School officials everywhere are debating how to deal with teacher misconduct, and especially the rise in sexual crimes linked to technology and social media. A new analysis by The Salt Lake Tribune reveals that tools such as cellphones, texting, and social media are increasingly a factor in teacher misconduct cases.
The study shows that computer use and exchanges via email, texting, and social media sites such as Facebook and Twitter are an element in two of every five teacher misconduct cases with a sexual component these days. The study analyzed nearly 400 state licensing actions back to 1993. According to investigators, texting or email is now almost always involved early on in situations that lead to sexual contact between teachers and students, writes Tony Semerad of The Salt Lake Tribune.
According to experts, digital exchanges allow problem teachers to breach appropriate boundaries with students outside of parental view. Sexual activity involving students now accounts for about 22% of pending teacher licensing investigations, leading all other types of misbehavior.

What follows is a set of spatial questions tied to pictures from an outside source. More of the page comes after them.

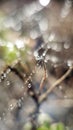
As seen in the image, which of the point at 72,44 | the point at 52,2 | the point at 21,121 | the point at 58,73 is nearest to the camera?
the point at 21,121

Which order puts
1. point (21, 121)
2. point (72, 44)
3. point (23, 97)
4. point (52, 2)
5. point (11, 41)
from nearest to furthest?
point (21, 121)
point (23, 97)
point (72, 44)
point (11, 41)
point (52, 2)

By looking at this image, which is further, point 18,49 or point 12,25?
point 12,25

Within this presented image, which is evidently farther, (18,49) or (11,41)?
(11,41)

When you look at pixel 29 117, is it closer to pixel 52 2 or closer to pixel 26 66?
pixel 26 66

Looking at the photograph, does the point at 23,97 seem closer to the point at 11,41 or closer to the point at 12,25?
the point at 11,41

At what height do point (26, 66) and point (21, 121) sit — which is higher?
point (26, 66)

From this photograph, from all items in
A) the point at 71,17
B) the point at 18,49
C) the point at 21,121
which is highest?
the point at 71,17

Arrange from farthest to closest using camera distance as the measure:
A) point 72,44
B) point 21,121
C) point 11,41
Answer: point 11,41 → point 72,44 → point 21,121

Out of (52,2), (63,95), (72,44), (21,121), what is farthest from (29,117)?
(52,2)

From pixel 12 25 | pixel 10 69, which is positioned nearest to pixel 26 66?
pixel 10 69

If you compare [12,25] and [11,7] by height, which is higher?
[11,7]
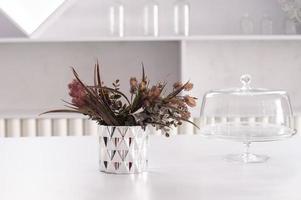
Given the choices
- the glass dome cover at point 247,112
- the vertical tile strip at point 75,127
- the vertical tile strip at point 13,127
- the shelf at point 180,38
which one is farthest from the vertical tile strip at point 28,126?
the glass dome cover at point 247,112

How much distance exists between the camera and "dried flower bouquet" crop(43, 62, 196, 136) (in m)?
1.29

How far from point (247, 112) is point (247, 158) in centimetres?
12

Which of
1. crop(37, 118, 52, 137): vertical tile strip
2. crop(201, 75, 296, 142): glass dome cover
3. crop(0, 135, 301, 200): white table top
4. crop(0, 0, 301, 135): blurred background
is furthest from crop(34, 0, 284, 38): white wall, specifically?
crop(201, 75, 296, 142): glass dome cover

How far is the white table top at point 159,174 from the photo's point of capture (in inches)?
44.1

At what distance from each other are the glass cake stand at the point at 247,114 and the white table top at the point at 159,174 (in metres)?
0.06

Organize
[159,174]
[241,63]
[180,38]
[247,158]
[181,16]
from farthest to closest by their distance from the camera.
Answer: [241,63]
[181,16]
[180,38]
[247,158]
[159,174]

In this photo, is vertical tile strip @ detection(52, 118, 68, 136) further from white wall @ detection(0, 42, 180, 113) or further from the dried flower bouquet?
the dried flower bouquet

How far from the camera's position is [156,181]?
122cm

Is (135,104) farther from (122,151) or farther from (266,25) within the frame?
(266,25)

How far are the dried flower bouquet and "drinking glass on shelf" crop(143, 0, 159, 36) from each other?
169cm

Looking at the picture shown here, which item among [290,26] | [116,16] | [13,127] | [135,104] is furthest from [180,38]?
[135,104]

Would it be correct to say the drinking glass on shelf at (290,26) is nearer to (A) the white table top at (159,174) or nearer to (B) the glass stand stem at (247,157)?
(A) the white table top at (159,174)

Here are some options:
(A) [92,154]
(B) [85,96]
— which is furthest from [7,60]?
(B) [85,96]

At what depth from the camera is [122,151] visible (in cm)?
130
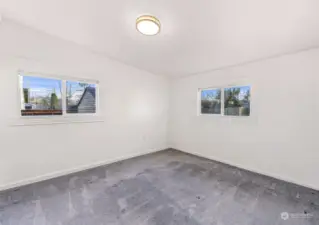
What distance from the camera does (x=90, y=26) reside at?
7.80ft

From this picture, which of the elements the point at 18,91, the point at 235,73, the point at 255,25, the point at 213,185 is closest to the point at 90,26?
the point at 18,91

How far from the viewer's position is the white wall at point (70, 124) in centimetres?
246

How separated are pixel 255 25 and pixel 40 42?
3121 millimetres

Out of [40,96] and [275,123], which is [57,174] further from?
[275,123]

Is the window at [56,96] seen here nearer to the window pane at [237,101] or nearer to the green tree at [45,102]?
the green tree at [45,102]

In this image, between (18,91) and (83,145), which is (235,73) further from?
(18,91)

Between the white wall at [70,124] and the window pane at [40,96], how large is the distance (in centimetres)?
15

The latest data shows that the state hit a 10-year high in 2012 for internal state Office of Education investigations of licensing complaints of all types against teachers. Last year, the 67 cases ranged from sexual transgressions to fiscal mismanagement, inappropriate computer use including accessing porn, violent behavior, and use of drugs or alcohol.
Students are increasingly using the internet, chat rooms, smartphones, computers, tablets and other digital devices inside and outside classrooms. The new online trend is forcing hard questions on how to retain the value of devices such as smartphones as teaching tools while preventing their misuse.
“We’re all running to create guidelines to keep up with this rapidly moving field,” said Leslie Castle, a Utah Board of Education member pressing for tougher punishment of errant educators.
Teachers involved in misconduct represent a tiny slice — about two-tenths of 1 percent — of roughly 31,600 licensed educators in Utah schools. However, a single instance of sexual violation by an authority figure can alter a child’s life irrevocably.
“The fundamental betrayal of trust can cause significant emotional harm to a victim, even if the abuse only occurred one time,” said Chris Anderson, executive director of MaleSurvivor, a group focused on preventing and healing sexual victimization of boys and men. “Sadly,” Anderson said, “it can often take decades for us to know the true scale of the harm done to a survivor.”
Utah law automatically and permanently revokes licenses for teachers convicted of criminal sexual activity with a minor. Several legislative audits and major state reports have targeted public school teacher misbehavior, focusing on high-profile cases of sexual activity with students. Currently, educator misconduct is driving one of the sharpest debates in recent years among the state’s 21-member school board.
“There is not a single board member who isn’t concerned about protecting children,” said Debra Roberts, the board’s chairwoman. “But you also have to honor the law and due process, and honoring both of those things is where we’re trying to get.”
According to education officials, teachers should maintain professional relationships and appropriate boundaries with children. However, they believe that there are no iron-clad rules on texting and use of social media.
Ben Horsley, a Granite School District spokesman, said his district has no policy specifically addressing text messages.